The F Word
Marblehead Patch columnist Brenda Kelley Kim talks about fear, friends and flying away.
“Fears are nothing but a state of mind.” - Napoleon Hill
Yes, fear is a state of mind. But sometimes, depending on what we are afraid of, it can be like Rhode Island, or it can be like Texas. Someone told me once that usually, the fear and anticipation of something, is worse than the actual situation we fear. Oh no it’s not. What about people who have that scary dream where they show up to class for a final exam and they are naked? If that actually happened to me, I guarantee you it would be worse than all the worry about a test could have been.
Fear is also individual; every person experiences it differently. A good friend of mine doesn’t like to fly. She was with me on the trip to New Orleans and she was constantly apologizing for freaking out about noises and bumps on the plane. Honestly, I thought she did great. It’s not like she assumed the crash position, clutched her Rosary beads and tried to make peace with her Creator. She just babbled a little. No problem.
For me, it’s going to the dentist. I know it’s a common thing to fear the dentist. But I’m pretty sure I take it to a whole new level. I can take my children to the dentist, no problem. However, when they call me back to the treatment room to talk about cavities or floss, I cling to the doorway, and stare at the ceiling instead of the weapons…I mean instruments on the table. In one dentist’s office there was a television in the waiting room with a continuous loop of what I guess is supposed to be an educational video showing broken teeth, pointy instruments and gum scraping. I’m amazed I didn’t pass out.
Recently, my daughter had a messy situation with a loose tooth. Not for nothing, it was hanging out of her mouth like bait on a hook. I am a complete failure as a parent in this area, there is just no way I can do loose teeth. Naturally I never want my children to get hurt, but I think I could handle almost any injury or illness easier than a loose tooth. I bet I could set a broken bone in an emergency and not blink. But a loose tooth? I call in reinforcements for that. My friend the hesitant flyer is a whiz with teeth.
I took Devin over to her house and while I waited in the kitchen, barely resisting the urge to curl up in the fetal position under the table, she had my daughter in the upstairs bathroom. I sent one of her kids to the bottom of the stairs to listen and bring me updates. Bad idea. Molly came back and said, “Mommy said the word ‘blood’ and she told Devin to hang on to something.” In hindsight, I probably shouldn’t have even been in the building.
While I always see to the dental care of my children, I had not been to a dentist myself in way too long. Finally, it had to be done. I would be lying if I said it was easy, it wasn’t, not for me. I know people who can nap in the dentist’s chair. I think I could too, if there was a big hammer someone could hit me with first. Or a Xanax the size of a pick up truck. I considered two shooters of vodka, but decided against that since I did have to drive there and back.

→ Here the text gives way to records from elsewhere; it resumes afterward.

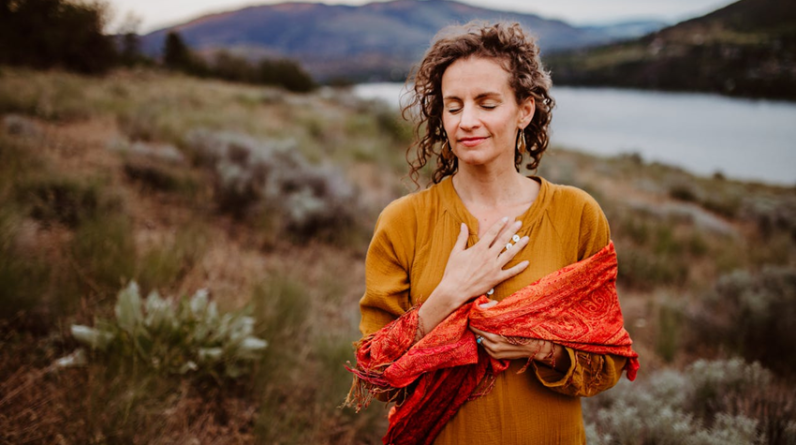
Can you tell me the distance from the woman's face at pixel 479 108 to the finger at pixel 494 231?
8.9 inches

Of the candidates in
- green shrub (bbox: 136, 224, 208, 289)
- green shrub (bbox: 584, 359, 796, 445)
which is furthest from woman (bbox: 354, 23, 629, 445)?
green shrub (bbox: 136, 224, 208, 289)

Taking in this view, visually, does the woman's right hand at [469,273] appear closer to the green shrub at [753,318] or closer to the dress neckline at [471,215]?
the dress neckline at [471,215]

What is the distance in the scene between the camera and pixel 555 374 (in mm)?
1510

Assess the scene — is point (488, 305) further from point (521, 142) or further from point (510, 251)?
point (521, 142)

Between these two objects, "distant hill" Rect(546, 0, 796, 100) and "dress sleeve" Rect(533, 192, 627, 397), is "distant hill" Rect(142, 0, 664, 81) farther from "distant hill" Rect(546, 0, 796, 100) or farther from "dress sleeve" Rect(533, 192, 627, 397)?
"dress sleeve" Rect(533, 192, 627, 397)

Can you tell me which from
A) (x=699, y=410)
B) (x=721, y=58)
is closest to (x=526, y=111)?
(x=699, y=410)

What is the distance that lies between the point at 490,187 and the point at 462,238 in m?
0.26

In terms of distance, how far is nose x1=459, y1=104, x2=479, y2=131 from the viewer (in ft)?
4.72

You know what worked? Having the dentist look at me and say “It’s OK, I get it” And she did, completely. I was lucky enough to find a dentist that knew exactly how I felt, knew what to do about it and didn’t act like I was a complete whack job. That is how fear is managed. Well, mostly, a prescription was involved too, but trust me, it was for the best. A fear, even an irrational one, is always lessened when there is someone else around who takes the time to understand.
While I did not admit it at the time, I laughed pretty hard when a smart aleck friend sent me an email telling me I’d be just fine and how much better dentistry is today than hundreds of years ago. He was pretty sure medieval torture instruments were actually dental tools and suggested that members of the Spanish Inquisition were probably dentists, asking me “Is any of this helping?”
Yes it did. Whenever someone takes the time to comfort a friend, on an airplane, at the dentist or just on a bad day, it helps. Fear is no match for a good friend.